Friday, May 11, 2012

A Happy Mother's Day to all: the challenges of mothering behind bars

by Lillian Hewko

As Mother’s Day approaches, I want to recognize and honor all of our amazing mothers, drawing particular attention to our mothers who are currently or formerly incarcerated. Since 1986, there has been a 400% increase in the rate of incarceration for women, and a 800% for black women. As I discussed in a previous blog, “Mothers Sentenced to Lose their Children,” our socialized perceptions of individuals in prison or who have gone to prison often overshadow the strength and commitment to parenting that these mothers exhibit in spite of the numerous odds stacked against them.

Through my work with the King County Parents Advisory Committee, I get to work under the leadership of many formerly incarcerated parents who have successfully reunited with their children after navigating the complex web created by the intersection of our child welfare and criminal justice systems. The mothers I work with, called “Veteran Parents,” have used their experience to guarantee parents in these systems have the support necessary to reduce their chances of family separation. This year, their personal accounts and hard work lead to the passage of SB 6555, a bill that will allow the state to redirect resources and support vulnerable families early on and prevent their chances of ever entering the child welfare system.

This Sunday as some of us prepare to make phone calls to our mothers and/or children across state, or across many states, I ask us to take note of the many incarcerated mothers for whom phone calls are not available. Although it is recognized that phone calls are important to maintaining family contacts, calls are limited to 20 minutes and are financially impossible for most women. One 20 minute phone may cost up to $48.25: a $25 minimum to set up an account, a $3.50 connection fee for out-of-state calls, a 50 cent fee for each additional minute, and a $7.95 transaction and convenience fee each time funds are added. Collect calls cannot be made without a $25 minimum. This is extremely difficult when we consider that the pay for work in prisons ranges from 25 to 50 cents per hour.

This Sunday as some of us prepare for brunch or dinner with our mothers and/or children, I ask us to take note that as a 2000 Bureau of Justice statistics report found, 54% of mothers in state prison have never been visited by their children due to challenges created by distance, travel time, and expense.

The Veteran Parents I work with defied all odds to keep their children, including surmounting stringent child welfare law requirements that intersected with their time in prison and threatened the security of their families. In Washington, parents have 12 months to prove they have overcome parental deficiencies before their rights may be terminated. However, it should not be and does not need to be this way. In 2010, New York made changes necessary to give parents who face incarceration a fair chance. The laws allow foster care agencies discretion to delay filing papers to terminate parental rights when parents in prison or in substance abuse treatment programs are maintaining a significant role in their child’s life. This is not meant to ignore that a parental situation needs to improve, but to recognize that many so-called “deficiencies” are wrapped up in poverty and lack of access to resources that make it difficult for even the most diligent parents to show responsible parenting.

As reproductive justice activists we are reminded that choice also includes the opportunity to parent our children with dignity, free from discrimination, coercion, or violence.
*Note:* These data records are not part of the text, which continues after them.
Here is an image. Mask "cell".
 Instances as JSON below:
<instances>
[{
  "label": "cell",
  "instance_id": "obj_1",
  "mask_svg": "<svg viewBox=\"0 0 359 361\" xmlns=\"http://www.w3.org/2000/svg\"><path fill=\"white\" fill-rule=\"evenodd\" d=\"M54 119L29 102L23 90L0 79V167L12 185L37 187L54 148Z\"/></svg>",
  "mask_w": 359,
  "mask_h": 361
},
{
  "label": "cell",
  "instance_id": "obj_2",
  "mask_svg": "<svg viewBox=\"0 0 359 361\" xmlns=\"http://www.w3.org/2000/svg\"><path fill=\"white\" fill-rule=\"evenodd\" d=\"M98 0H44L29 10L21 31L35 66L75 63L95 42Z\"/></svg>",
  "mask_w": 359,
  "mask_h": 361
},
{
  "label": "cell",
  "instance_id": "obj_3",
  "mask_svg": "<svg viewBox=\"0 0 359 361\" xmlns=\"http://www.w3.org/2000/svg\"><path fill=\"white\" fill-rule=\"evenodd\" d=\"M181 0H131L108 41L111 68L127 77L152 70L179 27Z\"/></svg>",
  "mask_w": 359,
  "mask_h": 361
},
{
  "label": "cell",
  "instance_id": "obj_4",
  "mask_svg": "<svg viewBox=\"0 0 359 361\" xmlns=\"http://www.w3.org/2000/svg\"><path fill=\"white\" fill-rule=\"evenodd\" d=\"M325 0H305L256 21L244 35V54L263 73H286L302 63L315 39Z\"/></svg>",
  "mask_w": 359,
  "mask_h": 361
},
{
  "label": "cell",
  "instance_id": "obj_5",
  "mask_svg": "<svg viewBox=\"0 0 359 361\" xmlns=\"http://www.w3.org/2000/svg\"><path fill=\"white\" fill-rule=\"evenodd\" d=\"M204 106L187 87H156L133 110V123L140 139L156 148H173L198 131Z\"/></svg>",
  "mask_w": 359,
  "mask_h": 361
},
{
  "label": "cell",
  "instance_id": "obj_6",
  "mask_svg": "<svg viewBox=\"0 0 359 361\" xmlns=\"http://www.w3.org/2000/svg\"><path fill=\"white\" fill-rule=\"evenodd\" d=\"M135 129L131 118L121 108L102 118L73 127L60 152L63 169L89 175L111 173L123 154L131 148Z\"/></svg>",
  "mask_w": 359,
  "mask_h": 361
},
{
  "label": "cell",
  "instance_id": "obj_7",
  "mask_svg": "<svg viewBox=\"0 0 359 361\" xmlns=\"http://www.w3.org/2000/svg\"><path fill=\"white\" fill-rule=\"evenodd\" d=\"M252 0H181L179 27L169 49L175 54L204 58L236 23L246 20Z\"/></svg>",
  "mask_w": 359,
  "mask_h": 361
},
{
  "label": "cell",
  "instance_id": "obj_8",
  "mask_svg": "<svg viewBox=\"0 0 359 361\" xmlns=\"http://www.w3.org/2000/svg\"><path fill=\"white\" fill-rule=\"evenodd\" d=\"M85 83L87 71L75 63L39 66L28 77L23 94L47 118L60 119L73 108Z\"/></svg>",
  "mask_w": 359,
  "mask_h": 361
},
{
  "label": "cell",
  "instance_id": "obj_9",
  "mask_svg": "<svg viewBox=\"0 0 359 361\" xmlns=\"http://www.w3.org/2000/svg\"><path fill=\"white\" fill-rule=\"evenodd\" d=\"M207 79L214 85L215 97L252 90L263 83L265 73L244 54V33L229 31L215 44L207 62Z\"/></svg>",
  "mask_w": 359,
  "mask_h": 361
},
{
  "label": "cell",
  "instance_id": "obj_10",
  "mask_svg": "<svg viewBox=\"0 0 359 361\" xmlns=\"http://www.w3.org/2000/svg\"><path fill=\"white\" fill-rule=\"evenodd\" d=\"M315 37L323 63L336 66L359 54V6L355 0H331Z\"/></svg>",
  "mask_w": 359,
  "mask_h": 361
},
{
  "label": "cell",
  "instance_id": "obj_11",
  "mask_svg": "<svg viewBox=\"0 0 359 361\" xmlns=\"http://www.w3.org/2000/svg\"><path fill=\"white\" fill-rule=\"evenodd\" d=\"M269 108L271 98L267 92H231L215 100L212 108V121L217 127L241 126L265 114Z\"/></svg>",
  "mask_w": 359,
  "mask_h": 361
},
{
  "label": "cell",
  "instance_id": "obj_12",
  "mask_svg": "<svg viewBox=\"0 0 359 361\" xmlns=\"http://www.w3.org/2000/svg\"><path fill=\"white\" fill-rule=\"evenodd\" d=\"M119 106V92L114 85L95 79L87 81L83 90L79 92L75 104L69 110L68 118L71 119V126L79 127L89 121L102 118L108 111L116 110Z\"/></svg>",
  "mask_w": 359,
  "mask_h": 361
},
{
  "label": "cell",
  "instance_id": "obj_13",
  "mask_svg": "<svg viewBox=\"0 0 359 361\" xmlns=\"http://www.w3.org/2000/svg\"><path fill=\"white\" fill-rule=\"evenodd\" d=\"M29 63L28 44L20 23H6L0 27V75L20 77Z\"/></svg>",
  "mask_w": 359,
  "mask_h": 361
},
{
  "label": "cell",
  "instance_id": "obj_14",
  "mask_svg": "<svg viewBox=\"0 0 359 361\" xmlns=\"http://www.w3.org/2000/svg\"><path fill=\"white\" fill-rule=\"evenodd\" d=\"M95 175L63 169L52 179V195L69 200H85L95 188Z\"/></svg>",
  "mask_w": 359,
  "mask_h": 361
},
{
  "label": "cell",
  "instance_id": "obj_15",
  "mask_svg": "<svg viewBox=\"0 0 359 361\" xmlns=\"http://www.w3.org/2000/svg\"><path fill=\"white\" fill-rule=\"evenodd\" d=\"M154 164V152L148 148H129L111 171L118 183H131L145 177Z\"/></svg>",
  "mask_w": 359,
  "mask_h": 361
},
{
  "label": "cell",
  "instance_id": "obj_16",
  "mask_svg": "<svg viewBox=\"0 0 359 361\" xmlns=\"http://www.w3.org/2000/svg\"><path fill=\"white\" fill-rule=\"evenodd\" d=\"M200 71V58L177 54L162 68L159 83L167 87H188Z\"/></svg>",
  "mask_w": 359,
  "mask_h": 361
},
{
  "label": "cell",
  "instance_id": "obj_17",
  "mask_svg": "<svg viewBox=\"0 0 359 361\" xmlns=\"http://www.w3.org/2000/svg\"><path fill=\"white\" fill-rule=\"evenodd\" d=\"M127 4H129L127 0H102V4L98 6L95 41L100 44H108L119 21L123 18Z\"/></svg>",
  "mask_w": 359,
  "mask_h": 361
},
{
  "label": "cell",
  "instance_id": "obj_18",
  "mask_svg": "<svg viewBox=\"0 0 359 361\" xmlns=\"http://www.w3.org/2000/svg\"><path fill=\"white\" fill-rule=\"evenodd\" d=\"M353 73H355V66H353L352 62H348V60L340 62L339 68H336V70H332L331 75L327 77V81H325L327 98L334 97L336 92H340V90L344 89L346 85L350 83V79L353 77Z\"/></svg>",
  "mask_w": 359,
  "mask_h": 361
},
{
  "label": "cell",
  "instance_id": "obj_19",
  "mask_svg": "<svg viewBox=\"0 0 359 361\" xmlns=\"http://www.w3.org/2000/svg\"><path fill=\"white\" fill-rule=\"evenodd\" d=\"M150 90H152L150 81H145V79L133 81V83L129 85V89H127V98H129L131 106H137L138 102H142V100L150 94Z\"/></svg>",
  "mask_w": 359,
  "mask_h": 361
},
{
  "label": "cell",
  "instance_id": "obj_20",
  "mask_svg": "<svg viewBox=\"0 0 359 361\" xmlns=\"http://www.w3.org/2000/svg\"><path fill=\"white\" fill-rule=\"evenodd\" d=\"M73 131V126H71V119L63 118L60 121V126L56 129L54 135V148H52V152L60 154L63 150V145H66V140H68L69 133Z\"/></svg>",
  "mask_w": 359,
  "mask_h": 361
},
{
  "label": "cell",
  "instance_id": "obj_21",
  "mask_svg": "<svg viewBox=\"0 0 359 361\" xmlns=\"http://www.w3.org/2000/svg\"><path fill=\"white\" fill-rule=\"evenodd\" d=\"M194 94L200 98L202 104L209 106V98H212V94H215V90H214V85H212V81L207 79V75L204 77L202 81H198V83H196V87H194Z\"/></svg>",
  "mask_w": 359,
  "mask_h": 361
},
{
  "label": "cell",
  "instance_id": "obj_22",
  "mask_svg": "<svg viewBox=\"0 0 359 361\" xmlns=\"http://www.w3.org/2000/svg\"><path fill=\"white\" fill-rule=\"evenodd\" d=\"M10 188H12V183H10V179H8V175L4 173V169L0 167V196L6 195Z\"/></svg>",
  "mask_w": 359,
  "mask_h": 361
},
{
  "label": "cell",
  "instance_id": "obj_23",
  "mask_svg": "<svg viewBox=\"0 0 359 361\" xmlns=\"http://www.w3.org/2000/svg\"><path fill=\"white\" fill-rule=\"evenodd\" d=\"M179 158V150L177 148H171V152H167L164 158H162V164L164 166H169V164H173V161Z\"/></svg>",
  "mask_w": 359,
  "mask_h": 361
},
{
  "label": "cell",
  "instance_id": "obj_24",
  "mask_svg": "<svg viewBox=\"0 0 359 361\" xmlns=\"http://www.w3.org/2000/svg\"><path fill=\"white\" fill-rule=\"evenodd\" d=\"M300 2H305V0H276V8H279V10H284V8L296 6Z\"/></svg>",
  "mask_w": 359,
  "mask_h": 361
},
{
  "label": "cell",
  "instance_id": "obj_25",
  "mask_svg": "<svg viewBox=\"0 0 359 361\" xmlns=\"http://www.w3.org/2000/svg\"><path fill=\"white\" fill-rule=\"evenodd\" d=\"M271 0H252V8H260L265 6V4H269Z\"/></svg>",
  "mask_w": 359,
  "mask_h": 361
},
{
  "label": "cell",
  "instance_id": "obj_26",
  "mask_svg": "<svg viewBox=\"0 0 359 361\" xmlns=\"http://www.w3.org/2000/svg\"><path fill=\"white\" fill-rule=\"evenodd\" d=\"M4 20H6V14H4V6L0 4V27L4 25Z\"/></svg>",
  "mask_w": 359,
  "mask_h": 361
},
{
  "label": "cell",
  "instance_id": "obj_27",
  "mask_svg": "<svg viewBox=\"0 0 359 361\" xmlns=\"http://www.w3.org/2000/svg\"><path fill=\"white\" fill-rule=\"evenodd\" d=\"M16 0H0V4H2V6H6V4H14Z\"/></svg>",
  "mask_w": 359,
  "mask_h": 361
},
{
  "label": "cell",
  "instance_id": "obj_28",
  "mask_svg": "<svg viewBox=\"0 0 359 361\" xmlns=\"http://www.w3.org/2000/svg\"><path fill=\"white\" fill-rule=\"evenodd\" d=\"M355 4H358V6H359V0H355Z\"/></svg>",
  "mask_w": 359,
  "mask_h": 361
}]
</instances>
The distance created by our prisons and our current policies often leads to the permanent loss of parental rights. This separation flies in the face of studies that show maintaining family ties during incarceration improves the lives of family. These ties help children process their parent’s absence, it increases chances of family reunification, it reinforces children’s well-being and development and also reduces the chances that the mother will return to prison. As Mother’s Day nears, I hope we as reproductive justice advocates contemplate how we can ensure mothers are not unnecessarily separated from their children, and help make reproductive justice a reality for all women.